Data cleansing


Administrators and data managers can define rules to cleanse and standardize data in fields. Use a data cleansing dictionary to do things like remove noise characters and words and replace strings with better strings. Add the data cleansing dictionary to a Network expression in a source subscription or a data model field to update specific field values.

Standardize field values

Cleansing fields helps you to improve the values. This can be helpful for matching and to ensure high data quality in general.

Example use cases:

  • Standardize letter case - Make the first character of each word uppercase (for example, cleanse the Kroger company as The Kroger Company).

  • Standardize names - Standardize the spelling or capitalization of names (for example, cleanse L'oreal to L'Oreal or usa to USA).

  • Formatting legal entities - Use the correct format for all entities (for example, cleanse co to Co.)

  • Remove noise characters or noise words - Remove commas, dashes, parentheses, and so on.

  • Add or remove spaces - Example: Add a space between the number and the measurement (for example, 2 mg).

  • Remove values - Blank out placeholder values ("unknown", "not available", and so on) that users submit.

  • Remove special control characters - Replace characters like tab, returns, line feed, and so on.

Data cleansing process

Cleansing field values involves the following steps:

  1. Profile your data to understand where data issues are and understand what cleansing rules are needed to fix these data issues.

  2. Create cleansing rules in a .csv file.

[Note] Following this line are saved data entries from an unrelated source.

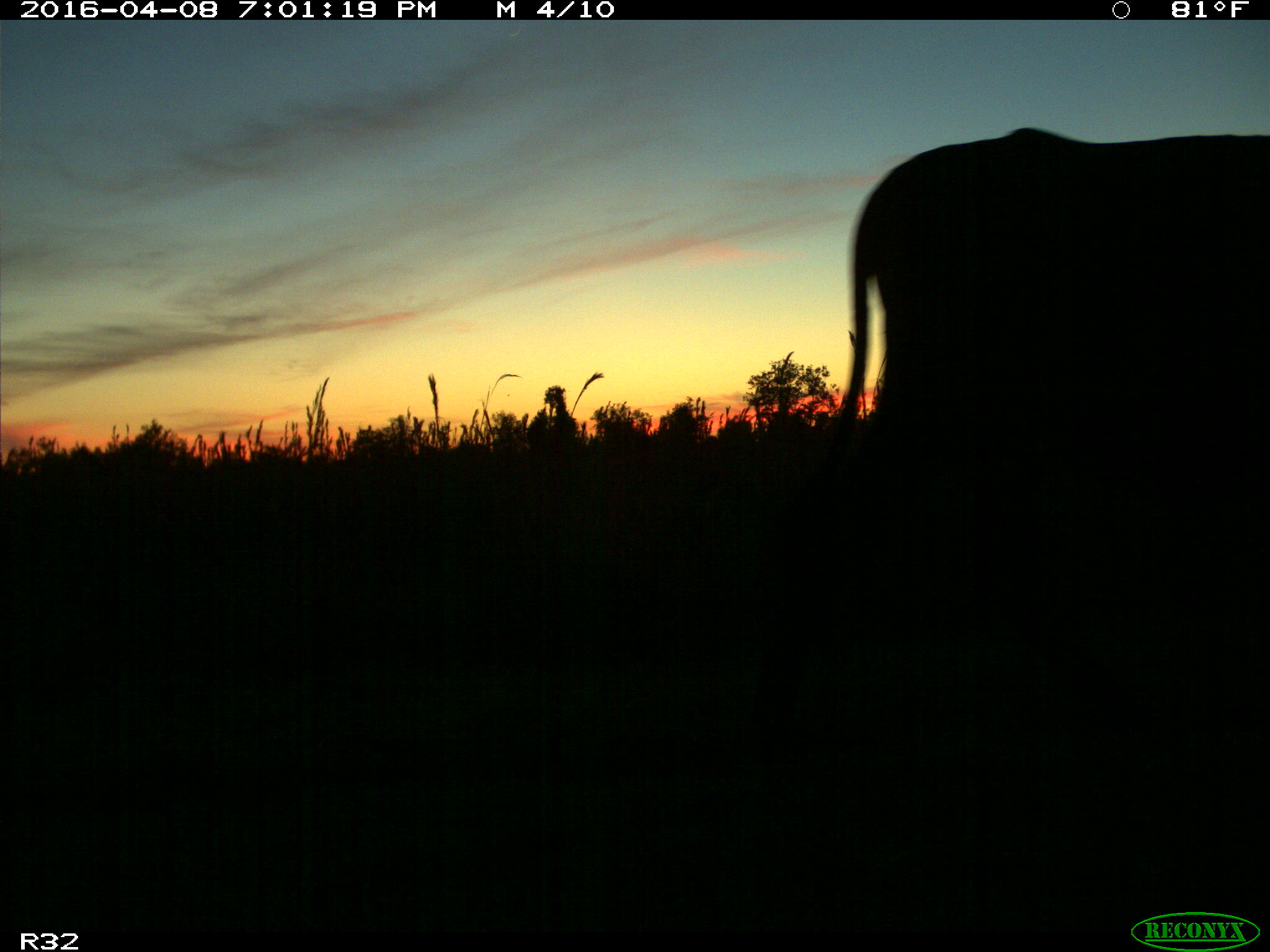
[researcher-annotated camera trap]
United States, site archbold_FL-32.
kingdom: Animalia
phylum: Chordata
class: Mammalia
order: Artiodactyla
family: Bovidae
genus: Bos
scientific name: Bos taurus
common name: domestic cow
Bos taurus (domestic cow).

This is your data cleansing dictionary.
  3. Upload the .csv file as a lookup table in your Network instance.

  4. Create a NEX rule in your source subscription or in a data model field.

If the NEX function is used on a source subscription, the incoming data is cleansed when the job runs. If the NEX rule is applied to a data model field, then the rule triggers and cleanses the data every time the record is updated (for example, in a source subscription or through a DCR).

Important considerations

When you are creating cleansing rules and defining the NEX rule, consider these key practices:

  • Profile the data and understand the issues so you can define the correct cleansing rules.

  • Test the rules to ensure that they cleanse your data in the right way and do not make any unexpected replacements.

  • Store the cleansed value and the original (raw) value in separate fields so you have a record of the change. This will help you to troubleshoot any unexpected replacements.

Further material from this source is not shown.